「望月の烏」

  ガテン仕事もあと少し。今年は案外早かった気がする。

「望月の烏」阿部智里(2024)

 八咫烏シリーズももはや終盤。最終刊が出るというお知らせも観た、ところからの文庫版(サイン入り!)。いつもいつも一筋縄ではいかないストーリーと展開を華麗に繰り広げている阿部さん、これからまた一ひねり二ひねりあるんだろうなあと期待は高まるばかり。次が出るまでの準備として適当にどんな話だったかを書いとく。

 さてこの「望月の烏」も、「楽園の烏」に至るまでの過去編である。冒頭はまたもお后選び。
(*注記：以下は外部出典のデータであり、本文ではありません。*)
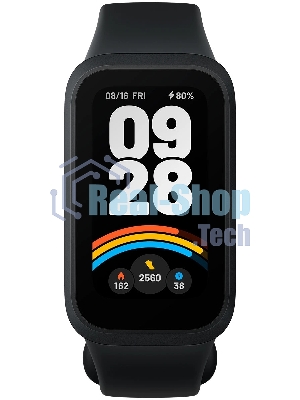 Фитнес-браслет Xiaomi Smart Band 9 Active M2435B1, 1.47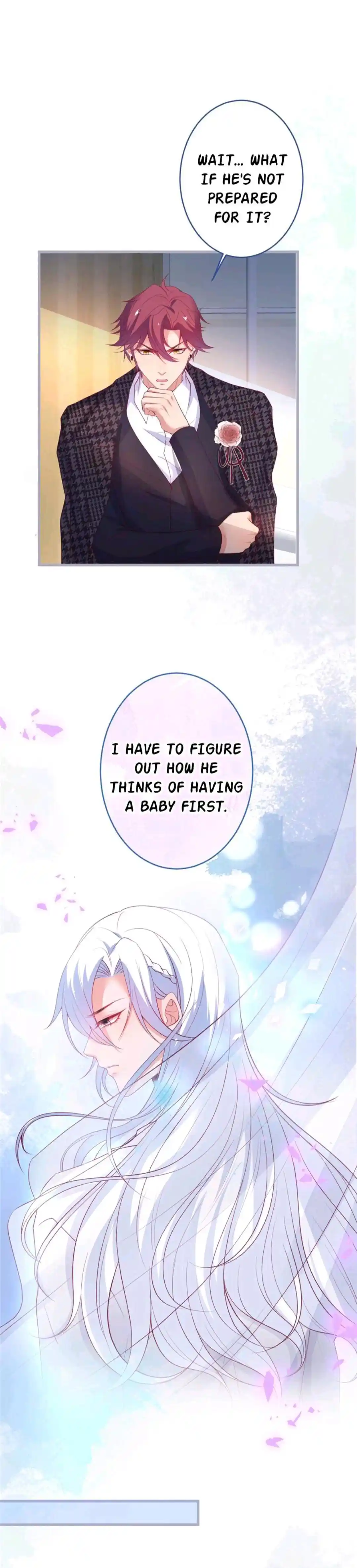 Fatal Oxygen Chapter 145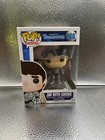 Funko POP Television - Troll Hunters - Jim with Gnome #466
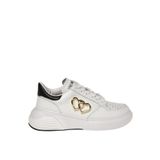Love Moschino 5003158690 Beyaz Kadın Sneaker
主上の寵を得んと、東西南北四つの家の姫が鎬を削る異世界ロマン……と思いきや全然違った「烏に単は似合わない」と同様、最初から趨勢が決定しており四家の姫たちも全員が承知している完全な出来レース。殺された金烏奈月彦(「追憶の烏」)に替わり、四家が推す金烏代として後釜に据えられた凪彦は上皇とあせびの息子、つまり今の桜花宮を仕切る大紫の御前はあの「あせび」なのだ!この状況だけでだいぶエグい。

 山内の危機を知る僅かな山内衆の一人・博陸侯雪斎(雪哉)は、絶賛「キレちまったよ」状態で政治的実権を握っている。何せキレてるので、当然闇に手を突っ込みまくりである。闇堕ちなんて甘いもんじゃない。文字通り四面楚歌の中、必ず来る破滅に向け冷徹に準備を進めているその姿は、どこからどう見ても「押しも押されぬ(悪辣な)最高権力者」にしか見えない。しかし今望月ということは道長よろしく、今後は欠けていくばかり。うむむむ。映画だと「地球の危機に瀕した人類が敵味方なく団結して立ち向かう」図がよくあるけど、実際にはなかなか難しいんだろな、とつくづく思う。

「民衆を悪政から救う」ための変革を望む「落女」澄生の存在は、果たして吉と出るのか凶と出るのか。見目麗しく賢い彼女はまさにヒロインキャラそのものだが、そこは阿部さんなので単純ではない。貧民出身の官僚・俵之丞が彼女の本質をガッツリ浮き彫りにしてくれる(この俵之丞、大変良いキャラだ)。この子も素性を含め、何らかのコマとして使われる未来が見える。つか既に使われてたよね「楽園」で。「はじめ」ともども。これも奈月彦の意思なのか?

 となると個人的には、北家(雪哉の出身家)が大きな鍵な気もする。今回出てきたお后候補の一人・北家の鶴が音があまりにわかりやすい悪役すぎて、すべて意図的なのでは?と疑ってる。各お姫様たちはどうでもよくて、おそらく大紫の御前(あせび)を探ろうとしてたんじゃなかろか。アイツが一番怖いもんね、正体も目的もワカランし。

 あーーー次が早く出てほしいような出てほしくないような複雑な気持ち。とはいえお待ち申し上げております。